Split sharp. A sharp key divided or 'split' into two parts: the front part is about one third the length of the whole. Usually the back part is set slightly higher to facilitate playing. Each part has its own [parts] so that two notes are available. In Italian instruments it was common...to provide split sharps for e♭/d♯ and g♯/a♭. The usual practice was to put on the front part the note that would normally be found there, e.g. e♭ and g♯.

Split sharps served two distinct purposes.
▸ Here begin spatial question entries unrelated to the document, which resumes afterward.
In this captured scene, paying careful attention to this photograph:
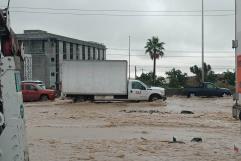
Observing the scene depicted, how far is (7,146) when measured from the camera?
5.49 m

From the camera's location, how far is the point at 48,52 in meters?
90.5

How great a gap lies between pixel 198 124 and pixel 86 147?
8.50 m

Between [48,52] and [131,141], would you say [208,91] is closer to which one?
[131,141]

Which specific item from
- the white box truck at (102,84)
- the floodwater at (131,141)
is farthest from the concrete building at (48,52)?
the floodwater at (131,141)

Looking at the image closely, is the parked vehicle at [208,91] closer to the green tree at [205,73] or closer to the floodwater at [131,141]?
the floodwater at [131,141]

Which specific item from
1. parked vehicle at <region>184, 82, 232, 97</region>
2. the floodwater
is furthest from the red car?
the floodwater

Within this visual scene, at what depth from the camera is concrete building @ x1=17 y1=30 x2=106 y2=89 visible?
8756 centimetres

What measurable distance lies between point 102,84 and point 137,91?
109 inches

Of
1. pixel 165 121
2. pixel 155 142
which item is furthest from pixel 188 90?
pixel 155 142

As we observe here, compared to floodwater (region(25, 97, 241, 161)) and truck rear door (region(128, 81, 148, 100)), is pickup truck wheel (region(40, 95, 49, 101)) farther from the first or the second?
floodwater (region(25, 97, 241, 161))

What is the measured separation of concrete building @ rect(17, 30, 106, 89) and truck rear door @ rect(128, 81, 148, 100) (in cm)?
4532

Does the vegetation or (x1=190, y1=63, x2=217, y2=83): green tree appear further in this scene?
(x1=190, y1=63, x2=217, y2=83): green tree

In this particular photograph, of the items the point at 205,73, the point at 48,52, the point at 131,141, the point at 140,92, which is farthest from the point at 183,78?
the point at 131,141

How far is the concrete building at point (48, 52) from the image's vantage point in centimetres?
8756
First, in the broken octave, they allowed an instrument to include deep bass notes while retaining a short, compact keyboard.

Second, in older music, tuning was generally not done by equal temperament, which treats note pairs such as A♯ and B♭ as the same pitch. Instead, they were assigned slightly different pitches on enharmonic keyboards (particularly in "meantone temperament"). This allowed certain musical intervals, such as the major third, to sound closer to their ideal just value, hence more closely tuned to just intonation. (Note: For a recent defense of the older tuning practices, see Duffin, Ross (2006) How Equal Temperament Ruined Harmony (and Why You Should Care) W.W. Norton & Co. ISBN 0-393-06227-9.)

Split sharps present advantages and disadvantages: "Obviously this would have its advantages under some circumstances in terms of intonation. However, the complexities of fingering and hand position dictated by such a keyboard configuration presented problems." Specifically: "Such devices were obviously an impediment to rapid scale work in the lowest bass register, but this does not matter greatly as Italian seventeenth-century music generally avoids writing of this kind."

In modern usage, split sharps are usually the method of choice for custom keyboards that play 19 equal temperament, which, like meantone, uses different pitches for sharps and flats that are enharmonic in the standard 12 tone.